Gary Gensler says the crypto market should be treated no differently

Chairman of the US Securities and Exchange Commission (SEC), Gary Gensler believed that the crypto market should not be treated differently from other capital markets just because it uses different technology.

In a recent op-ed, Gary Gensler confirmed that federal securities laws designed to protect investors are also exposed to the crypto market.

He stated in the editorial: “Recent market events show why it is critical that crypto firms comply with securities laws. In recent months, some crypto lending platforms have frozen investors’ accounts or gone bankrupt. When it comes to bankruptcy, these investors will have to line up in court.”

According to Gary Gensler, the federal government should not be concerned about what kind of cryptocurrencies or assets people are investing in when using crypto applications as lending platforms. Instead, their concern should be the use of these assets by crypto platforms to determine “what protections are afforded by law.”

Furthermore, crypto markets such as lending platforms and crypto investment companies should cover additional protections to prevent fraud.

Gary Gensler argued that crypto platforms cannot avoid compliance for investor protection with the label of a lending platform, a crypto exchange or a decentralized finance platform.

The US Supreme Court has already ruled that the economic realities of a product determine whether it is a security under the securities laws and not labels.

To convey the exact meaning, Gary Gensler gave an example of the crypto lending platform, BlockFi. It is one of the companies behind it Three Arrow Capital’s liquidation. He stated that BlockFi borrowed over $10 billion in crypto from investors with its floating rate offerings. This lending product is considered a security.

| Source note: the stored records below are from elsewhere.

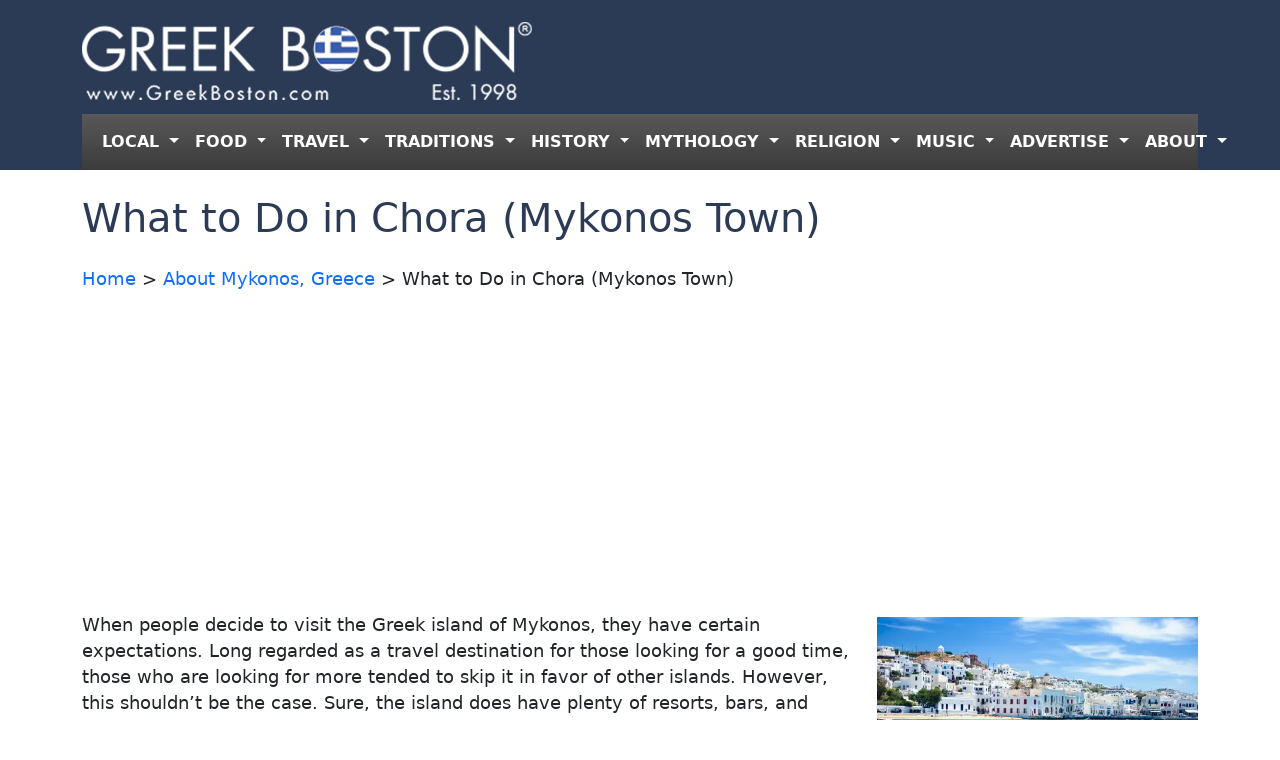

--- FILE ---
content_type: text/html; charset=utf-8
request_url: https://www.google.com/recaptcha/api2/aframe
body_size: 269
content:
<!DOCTYPE HTML><html><head><meta http-equiv="content-type" content="text/html; charset=UTF-8"></head><body><script nonce="H5QyuXZqpoT_z4T8r7vJXQ">/** Anti-fraud and anti-abuse applications only. See google.com/recaptcha */ try{var clients={'sodar':'https://pagead2.googlesyndication.com/pagead/sodar?'};window.addEventListener("message",function(a){try{if(a.source===window.parent){var b=JSON.parse(a.data);var c=clients[b['id']];if(c){var d=document.createElement('img');d.src=c+b['params']+'&rc='+(localStorage.getItem("rc::a")?sessionStorage.getItem("rc::b"):"");window.document.body.appendChild(d);sessionStorage.setItem("rc::e",parseInt(sessionStorage.getItem("rc::e")||0)+1);localStorage.setItem("rc::h",'1768786724312');}}}catch(b){}});window.parent.postMessage("_grecaptcha_ready", "*");}catch(b){}</script></body></html>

BlockFi also invested these borrowed assets in the pool, wrapping them in loans to institutional borrowers and investing funds in other securities. These various investments in various entities make it an investment company.

Also read: SEC wants to improve private fund reporting

He writes, “The question was what it did with the borrowed assets and what it did not do as a firm: provide the necessary disclosures to investors.”

He also added: “Compliance with our laws protects the investing public. Unfortunately, there are some platforms that offer crypto-lending, which do not comply with current requirements.”

Gary Gensler made it clear that they “dispense” with the idea that crypto lending should be outside the regulations.

He believed that the crypto-lending platform must comply with regulations to protect “investors and increase confidence in our markets.”